Key Export & Extract
It is possible to allow or deny key export and extraction operations at the global, partition and/or key level. It is important to understand that these restrictions can only become more restrictive and cannot be relaxed at lower levels. For example, it is valid to allow key exports globally but restrict them at the partition level. However, it is not valid to restrict key exports at the partition level while allowing them at the key level.
Best Practices
It is considered a best practice in PKI environments to create separate partitions for the Root-CA and the Sub-CA. CARA would then only connect to the partition with the Root-CA Key once it’s time to sign a new Sub-CA.

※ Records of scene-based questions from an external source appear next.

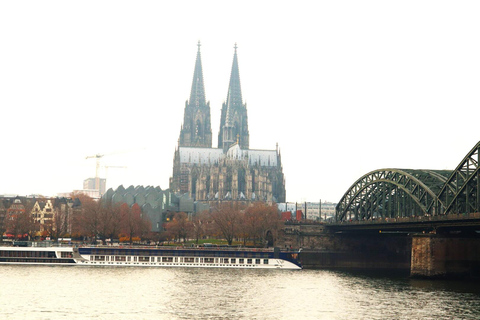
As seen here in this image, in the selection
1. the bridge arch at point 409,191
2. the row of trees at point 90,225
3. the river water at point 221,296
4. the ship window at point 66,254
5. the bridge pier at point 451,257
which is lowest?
the river water at point 221,296

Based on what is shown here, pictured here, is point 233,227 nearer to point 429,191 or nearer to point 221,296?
point 429,191

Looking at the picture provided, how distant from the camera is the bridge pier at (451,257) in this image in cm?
7594

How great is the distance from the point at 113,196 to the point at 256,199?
145ft

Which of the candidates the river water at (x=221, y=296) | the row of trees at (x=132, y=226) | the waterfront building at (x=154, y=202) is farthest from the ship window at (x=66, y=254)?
the waterfront building at (x=154, y=202)

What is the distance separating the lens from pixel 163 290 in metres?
65.1

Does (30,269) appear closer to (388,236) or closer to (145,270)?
(145,270)

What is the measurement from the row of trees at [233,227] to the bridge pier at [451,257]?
41668 millimetres

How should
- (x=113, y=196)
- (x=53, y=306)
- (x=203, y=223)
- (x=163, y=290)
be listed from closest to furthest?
(x=53, y=306) → (x=163, y=290) → (x=203, y=223) → (x=113, y=196)

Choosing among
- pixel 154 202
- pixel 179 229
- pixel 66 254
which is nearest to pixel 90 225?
pixel 179 229

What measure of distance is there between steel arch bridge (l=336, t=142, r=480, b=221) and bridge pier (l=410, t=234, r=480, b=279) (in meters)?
3.06

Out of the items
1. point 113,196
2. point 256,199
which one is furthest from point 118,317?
point 256,199

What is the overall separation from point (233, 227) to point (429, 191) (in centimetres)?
4775

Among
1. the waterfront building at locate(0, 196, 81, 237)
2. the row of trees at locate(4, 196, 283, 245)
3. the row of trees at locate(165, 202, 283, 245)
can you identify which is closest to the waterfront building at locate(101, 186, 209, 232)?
the row of trees at locate(165, 202, 283, 245)

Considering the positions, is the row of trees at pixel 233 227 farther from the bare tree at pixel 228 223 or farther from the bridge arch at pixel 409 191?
the bridge arch at pixel 409 191
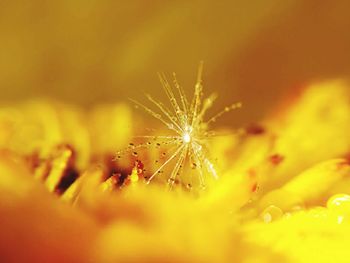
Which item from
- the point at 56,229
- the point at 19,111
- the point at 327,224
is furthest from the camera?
the point at 19,111

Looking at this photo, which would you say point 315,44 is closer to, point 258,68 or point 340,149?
point 258,68

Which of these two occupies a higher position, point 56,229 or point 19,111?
point 19,111

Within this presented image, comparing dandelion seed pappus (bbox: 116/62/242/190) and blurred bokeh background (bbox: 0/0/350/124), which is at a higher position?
blurred bokeh background (bbox: 0/0/350/124)

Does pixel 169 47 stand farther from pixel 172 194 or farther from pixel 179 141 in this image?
pixel 172 194

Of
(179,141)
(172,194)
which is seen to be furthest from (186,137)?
(172,194)

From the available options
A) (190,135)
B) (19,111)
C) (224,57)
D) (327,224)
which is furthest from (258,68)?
(19,111)
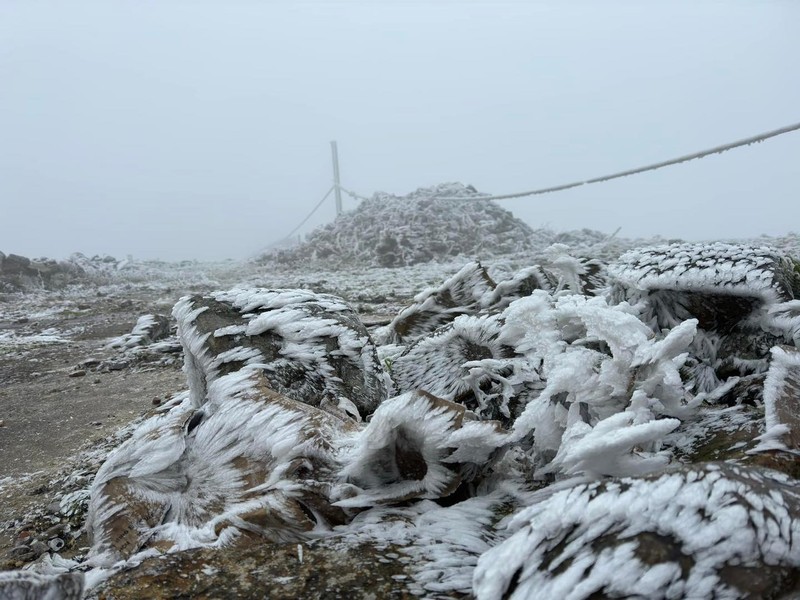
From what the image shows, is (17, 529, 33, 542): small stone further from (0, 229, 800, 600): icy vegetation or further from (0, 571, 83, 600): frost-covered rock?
(0, 571, 83, 600): frost-covered rock

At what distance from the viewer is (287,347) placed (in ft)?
6.26

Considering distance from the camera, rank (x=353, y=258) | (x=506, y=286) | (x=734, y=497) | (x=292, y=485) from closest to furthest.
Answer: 1. (x=734, y=497)
2. (x=292, y=485)
3. (x=506, y=286)
4. (x=353, y=258)

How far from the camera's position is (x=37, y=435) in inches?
110

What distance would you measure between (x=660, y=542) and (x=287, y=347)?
52.4 inches

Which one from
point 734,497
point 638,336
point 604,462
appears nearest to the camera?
point 734,497

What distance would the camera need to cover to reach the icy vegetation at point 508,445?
799mm

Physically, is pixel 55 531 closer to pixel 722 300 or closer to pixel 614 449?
pixel 614 449

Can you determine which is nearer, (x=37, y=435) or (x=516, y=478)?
(x=516, y=478)

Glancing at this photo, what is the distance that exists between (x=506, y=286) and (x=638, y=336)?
3.57 ft

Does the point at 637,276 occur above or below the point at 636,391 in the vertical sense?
above

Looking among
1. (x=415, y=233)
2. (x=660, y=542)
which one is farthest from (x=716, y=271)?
(x=415, y=233)

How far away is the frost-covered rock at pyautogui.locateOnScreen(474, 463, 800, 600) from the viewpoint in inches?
29.3

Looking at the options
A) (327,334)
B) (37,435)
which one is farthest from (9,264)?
(327,334)

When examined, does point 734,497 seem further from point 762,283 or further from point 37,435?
point 37,435
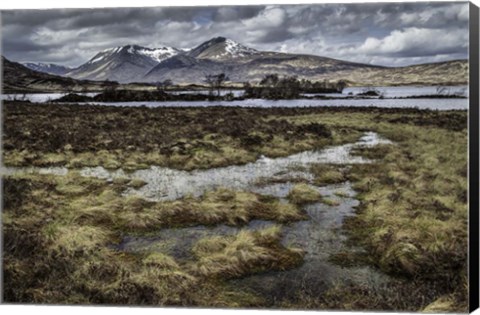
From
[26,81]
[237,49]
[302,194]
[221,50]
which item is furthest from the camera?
[26,81]

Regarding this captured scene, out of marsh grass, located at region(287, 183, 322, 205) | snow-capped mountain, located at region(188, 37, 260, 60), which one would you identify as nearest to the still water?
snow-capped mountain, located at region(188, 37, 260, 60)

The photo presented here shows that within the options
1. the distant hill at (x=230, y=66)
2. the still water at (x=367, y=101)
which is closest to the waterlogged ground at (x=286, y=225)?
the still water at (x=367, y=101)

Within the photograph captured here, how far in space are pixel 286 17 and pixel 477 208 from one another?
170 inches

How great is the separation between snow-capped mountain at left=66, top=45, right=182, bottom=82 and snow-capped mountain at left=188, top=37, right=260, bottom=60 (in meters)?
0.41

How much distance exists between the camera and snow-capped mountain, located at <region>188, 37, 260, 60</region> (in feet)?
32.0

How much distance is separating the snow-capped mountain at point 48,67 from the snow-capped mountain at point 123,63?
0.17 metres

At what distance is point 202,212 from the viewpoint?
32.6 feet

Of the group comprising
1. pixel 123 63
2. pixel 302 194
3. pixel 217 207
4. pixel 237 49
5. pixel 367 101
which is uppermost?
pixel 237 49

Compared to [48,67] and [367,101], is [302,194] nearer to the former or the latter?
[367,101]

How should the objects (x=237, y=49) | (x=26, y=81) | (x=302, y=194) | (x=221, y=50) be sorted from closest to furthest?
(x=237, y=49), (x=221, y=50), (x=302, y=194), (x=26, y=81)

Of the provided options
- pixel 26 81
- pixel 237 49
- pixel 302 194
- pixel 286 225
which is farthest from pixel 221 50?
pixel 26 81

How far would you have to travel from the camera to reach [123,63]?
9773 millimetres

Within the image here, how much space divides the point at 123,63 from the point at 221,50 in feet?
5.57

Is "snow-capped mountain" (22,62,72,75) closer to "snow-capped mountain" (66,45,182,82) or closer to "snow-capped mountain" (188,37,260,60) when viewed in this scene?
"snow-capped mountain" (66,45,182,82)
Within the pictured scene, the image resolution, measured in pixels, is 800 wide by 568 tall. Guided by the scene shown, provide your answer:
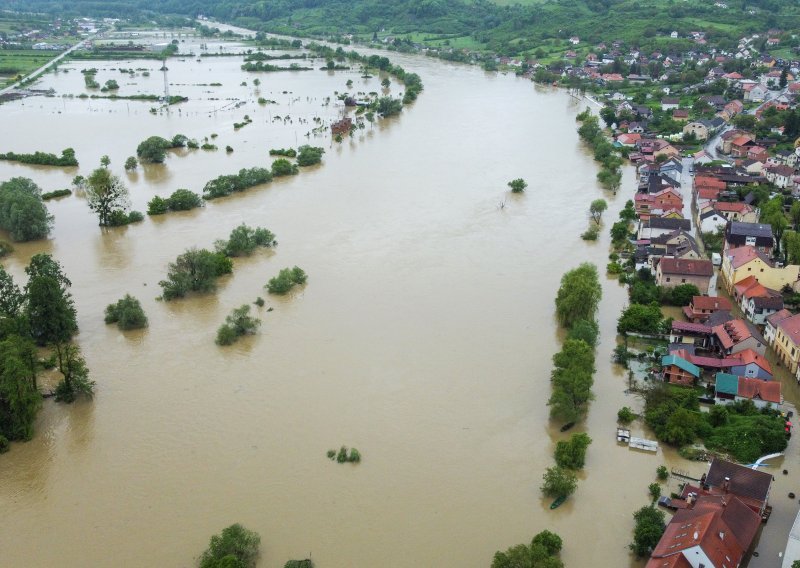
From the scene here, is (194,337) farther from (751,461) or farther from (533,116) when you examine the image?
(533,116)

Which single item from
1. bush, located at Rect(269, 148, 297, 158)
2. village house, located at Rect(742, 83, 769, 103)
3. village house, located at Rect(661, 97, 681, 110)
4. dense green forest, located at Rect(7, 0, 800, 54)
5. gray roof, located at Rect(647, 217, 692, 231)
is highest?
dense green forest, located at Rect(7, 0, 800, 54)

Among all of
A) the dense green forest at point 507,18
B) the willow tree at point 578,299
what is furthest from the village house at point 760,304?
the dense green forest at point 507,18

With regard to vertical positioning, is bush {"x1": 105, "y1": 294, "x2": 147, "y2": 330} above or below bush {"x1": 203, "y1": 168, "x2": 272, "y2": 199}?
below

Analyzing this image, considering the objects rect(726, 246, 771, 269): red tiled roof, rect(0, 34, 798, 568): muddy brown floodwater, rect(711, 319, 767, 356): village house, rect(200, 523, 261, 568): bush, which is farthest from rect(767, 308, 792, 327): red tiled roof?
rect(200, 523, 261, 568): bush

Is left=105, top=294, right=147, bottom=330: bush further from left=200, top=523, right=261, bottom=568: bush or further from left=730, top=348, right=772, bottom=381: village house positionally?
left=730, top=348, right=772, bottom=381: village house

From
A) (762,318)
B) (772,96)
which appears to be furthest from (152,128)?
(772,96)

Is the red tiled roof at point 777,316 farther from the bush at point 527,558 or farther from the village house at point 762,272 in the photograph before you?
the bush at point 527,558
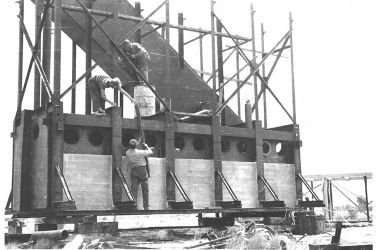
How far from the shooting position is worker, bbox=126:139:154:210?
1387 centimetres

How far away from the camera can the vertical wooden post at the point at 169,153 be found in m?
14.8

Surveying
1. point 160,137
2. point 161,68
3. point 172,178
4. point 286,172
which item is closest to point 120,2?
point 161,68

| Starting from Firmware version 3.2.8 on Primus HSM devices, it is also possible to use sub-roles for created users. To learn more, please consult the relevant Primus HSM User Guide. |
CARA
Steps on VM
-
Install the PKCS#11 API Provider on the machine that runs mtg-cara-ws-server as outlined in the official documentation.
-
Add the
carauser to theprimusgroup so that the service is able to read the configuration files. This can be done with the commandsudo usermod -aG primus cara.
-
Use the temporary secret partition setup password and PKCS#11 passwort to retrieve the permanent secret:
/usr/local/primus/bin/ppin -a -e $PARTITION_USERNAME $TEMP_PASSWORD $PKCS11_PASSWORD`
-
Test the connectivity to the HSM(s):
/usr/local/primus/bin/ppin -t
-
Edit the mtg-cara-ws-server service configuration (
/etc/opt/mtg-cara-ws-server/mtg-cara-ws-server.service.conf):SECUROSYS_SECRETS_CONF=/etc/primus/secrets.cfg SECUROSYS_PKCS11_CONF=/etc/primus/primus.cfg -
Set
pkcs11Folder=/usr/local/primus/lib/in/etc/opt/mtg-cara-ws-server/application.properties.
Steps in UI
In the CARA-Admin UI navigate to Module → Generic HSM → Devices → Device hinzufügen.
HSM-Type |
PKCS11 |
Cryptoki |
Choose the right PKCS#11 library |
Domäne/Entity/Partition/Slot |
Name of partition |
HSM-Pool Konfiguration |
Leave at default |
Afterward go to the newly created HSM → Details → Verbinden.